Copy all records exactly; omit pictures.
━━━━━ Input material ━━━━━
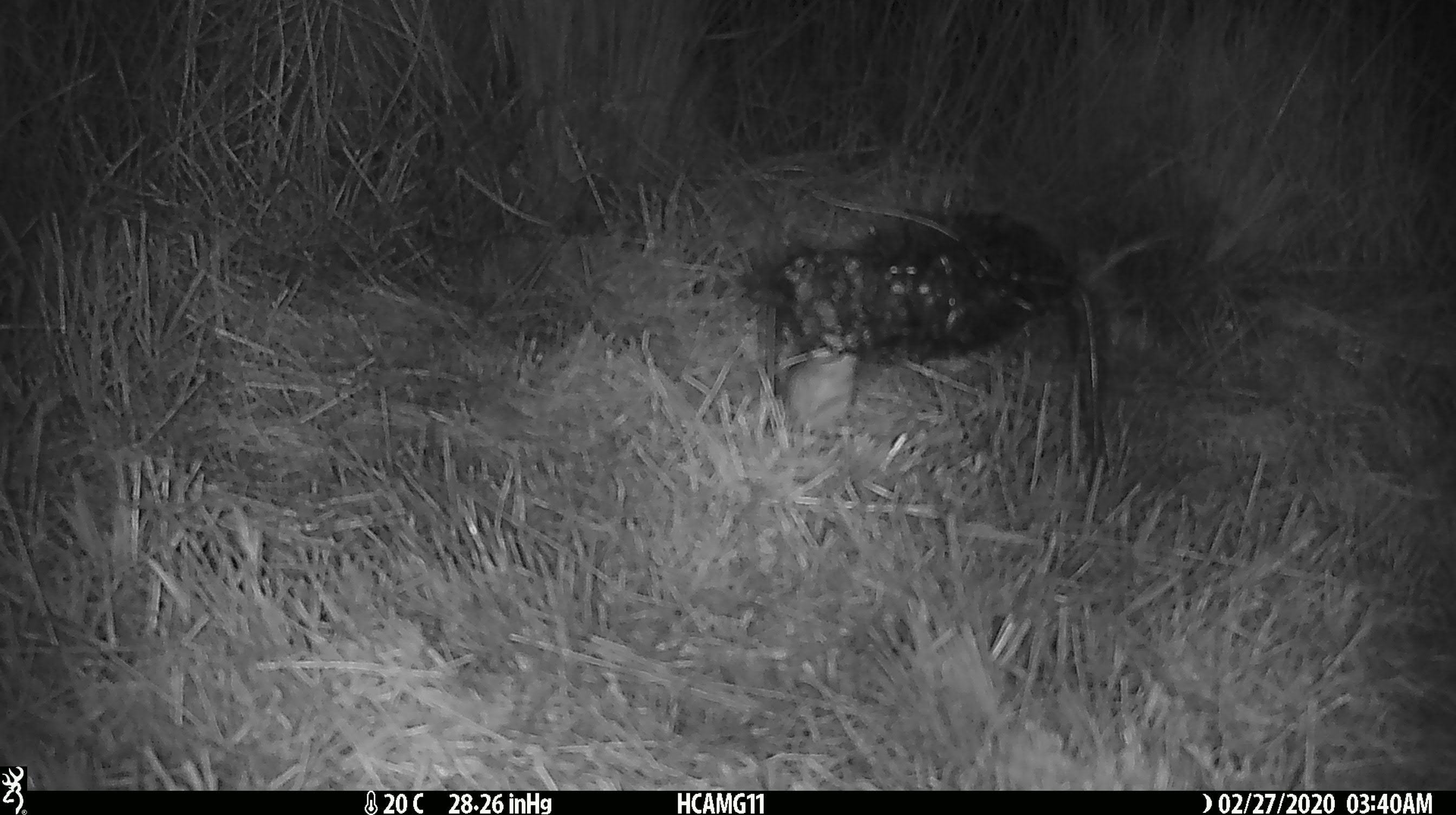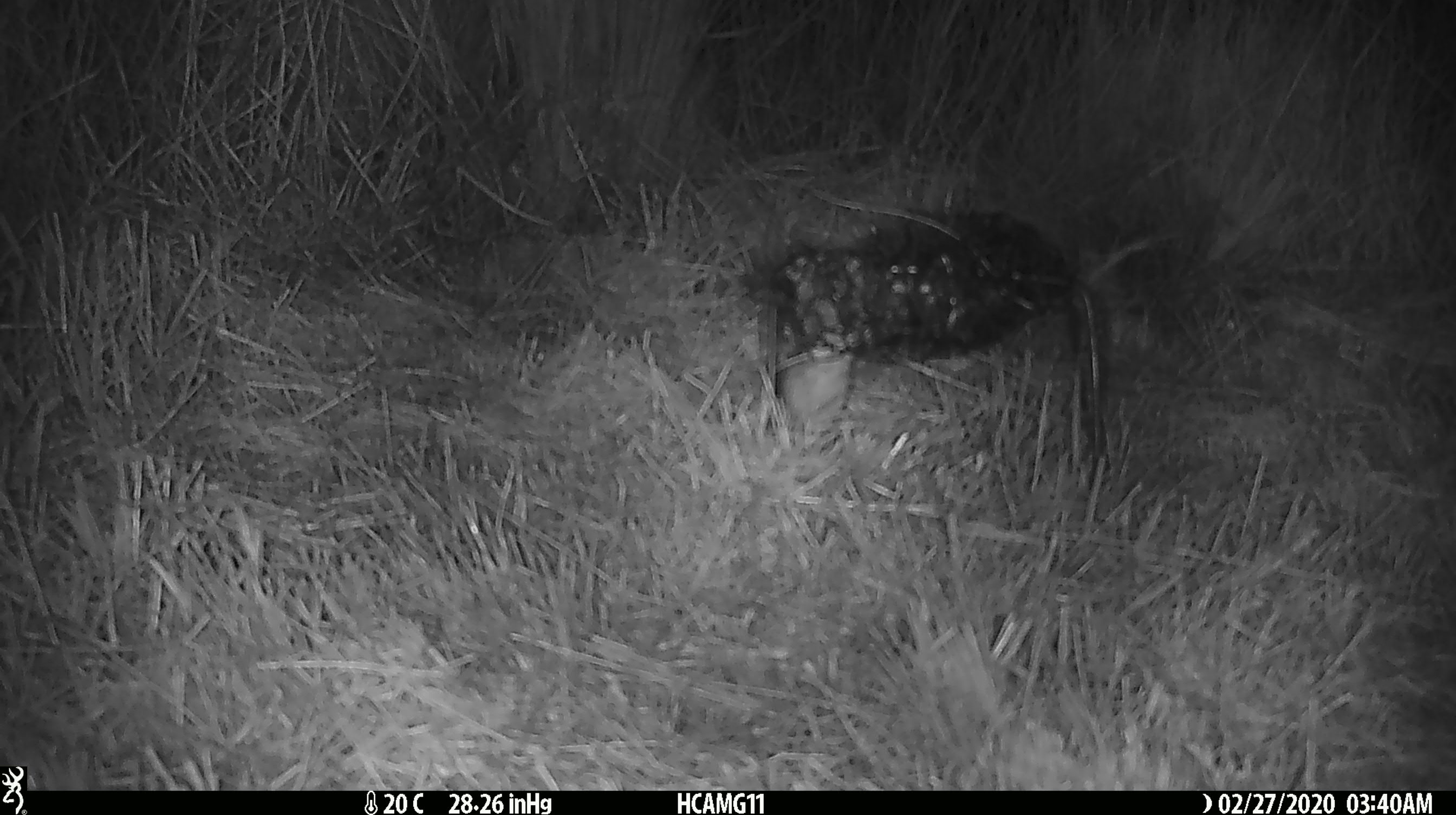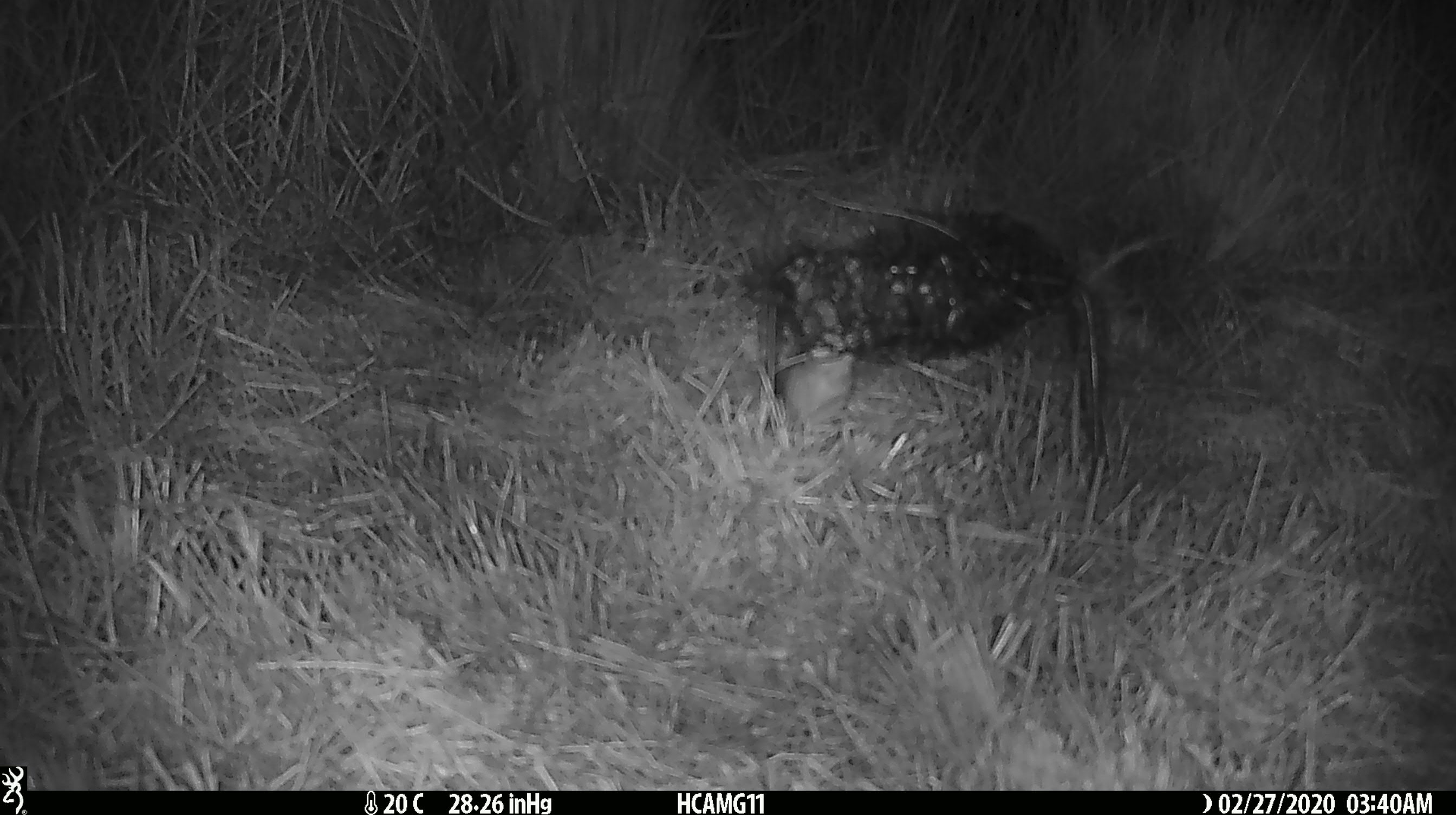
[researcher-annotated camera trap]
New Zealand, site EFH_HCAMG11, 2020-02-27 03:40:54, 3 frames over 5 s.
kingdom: Animalia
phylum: Chordata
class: Mammalia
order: Rodentia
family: Muridae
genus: Mus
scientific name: Mus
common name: mouse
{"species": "mouse (Mus)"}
━━━━━
Answer to this exercise ▸
[researcher-annotated camera trap]
New Zealand, site EFH_HCAMG11, 2020-02-27 03:40:54, 3 frames over 5 s.
kingdom: Animalia
phylum: Chordata
class: Mammalia
order: Rodentia
family: Muridae
genus: Mus
scientific name: Mus
common name: mouse
{"species": "mouse (Mus)"}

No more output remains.